Freelancing sounded like freedom—until I realized freedom meant doing everything myself. No safety net, no steady paycheck, just me, my skills, and the terrifying void of "Where the hell do I find clients?"

Here's what I wish I knew before diving in.


The Reality of Getting Clients

I thought talent would speak for itself. Nope.

  • Cold DMs? Mostly ignored.
  • Upwork/Fiverr? A race to the bottom on pricing.
  • Networking? Awkward at first, but the only thing that actually worked.

The breakthrough came when I stopped pitching services and started sharing solutions to problems people actually talked about (Twitter, niche forums, even Reddit).


The Ugly Truths No One Tells You

The Hard Parts

  • Feast or famine is real. Some months I made 3x my old salary, others I didn't.
  • Scope creep will murder your profits if you don't set boundaries early.
  • You're now a salesperson, accountant, and therapist—for yourself.

The Surprising Wins

  • Raise your rates. Seriously. My best clients came after I doubled my prices.
  • Specialize. "I do websites" got crickets. "I help e-commerce brands convert browsers to buyers" got checks.
  • Done > perfect. Most clients just want it good enough, fast.

The Systems That Saved Me

  1. Templates for everything: Proposals, contracts, invoices.

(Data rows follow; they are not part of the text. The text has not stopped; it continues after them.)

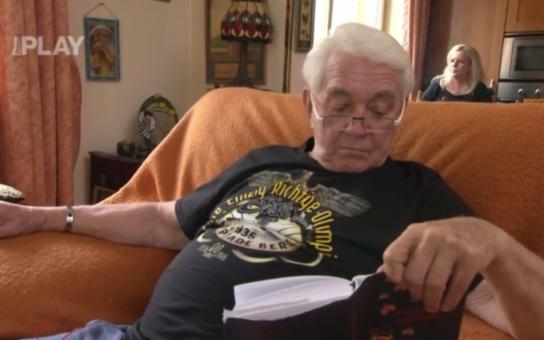 Jiří Krampol se ukázal na Primě v tričku s nacistickými symboly. To ale není zdaleka všechno, Novotný s gustem trolí Macuru i Podhůrského, o Regině z VyVolených nemluvě. Je to maso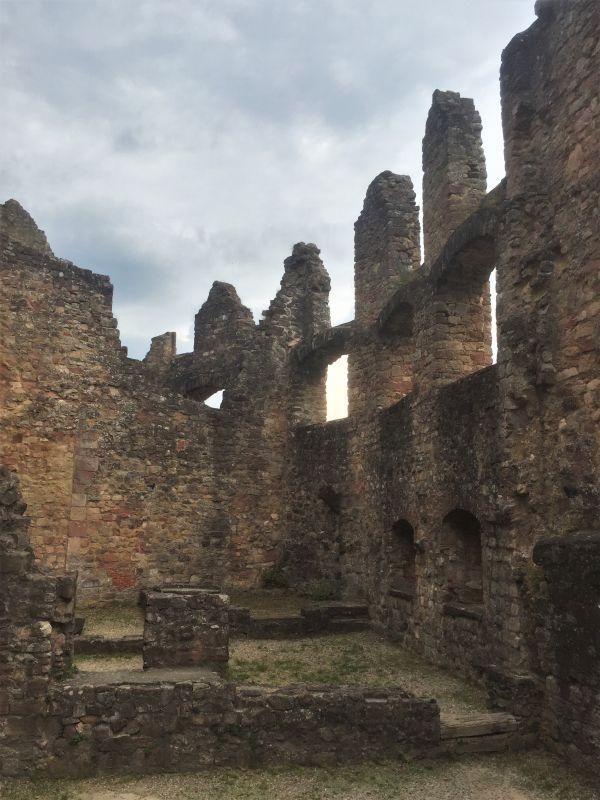 Ruinen des Renaissanceschlosses auf der Hochburg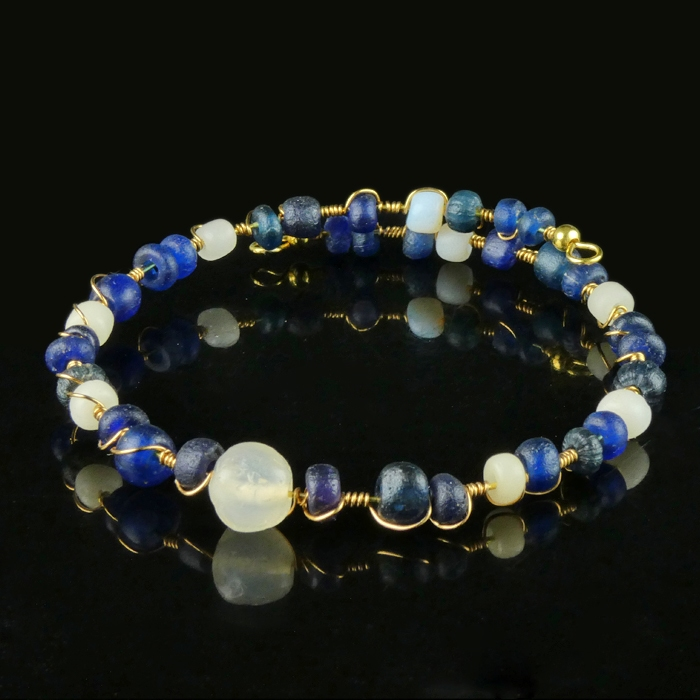 Bracelet with Roman wire-wrapped blue and white glass beads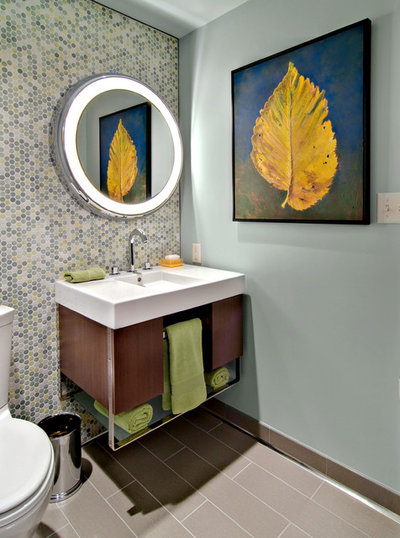 Midcentury Powder Room by David Heide Design Studio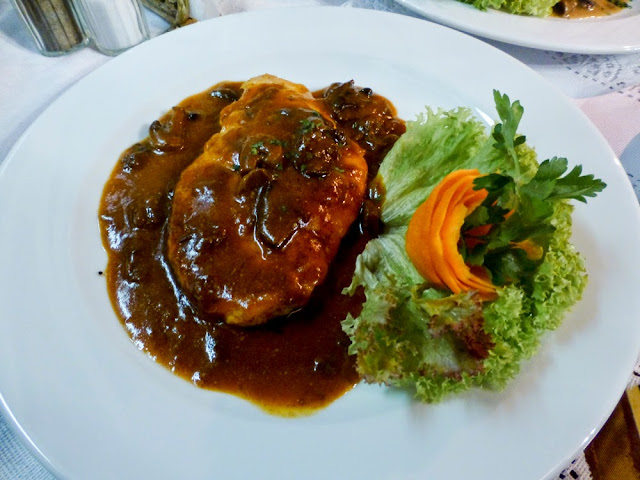 Pollo con ciruelas y champiñones, Restaurante Ariel, Cracovia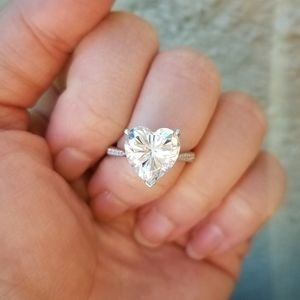 🔥JUST IN🔥 3.5 CARAT SIMULATED HEART DIAMOND RING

Saves hours.
  2. Time tracking: Toggl showed me I was undercharging by 200% on some projects.
  3. The "F*ck Off Fund": 3 months of living expenses in the bank = saying no to bad clients.

"Freelancing isn't about working whenever you want—it's about working all the time unless you systemize." — Me, at 2AM working on a client's Server


What I'd Do Differently

  • Niche down faster: Wasted months being a "generalist."
  • Fire bad clients sooner: The 20% nightmare clients caused 80% of my stress.
  • Track EVERY hour: Those "quick fixes" added up to thousands in lost revenue.

Questions That Changed Everything

  • "Would I do this project for half the price?" (If no, my rate was too low)
  • "Is this client going to make me dread Mondays?" (Learned this the hard way)
  • "What's the simplest solution that works?" (Perfectionism is a profit-killer)

Music for Surviving Freelancing

When the imposter syndrome hits: "Started From the Bottom" by Drake. When you finally land that dream client: "Money Longer" by Lil Uzi Vert.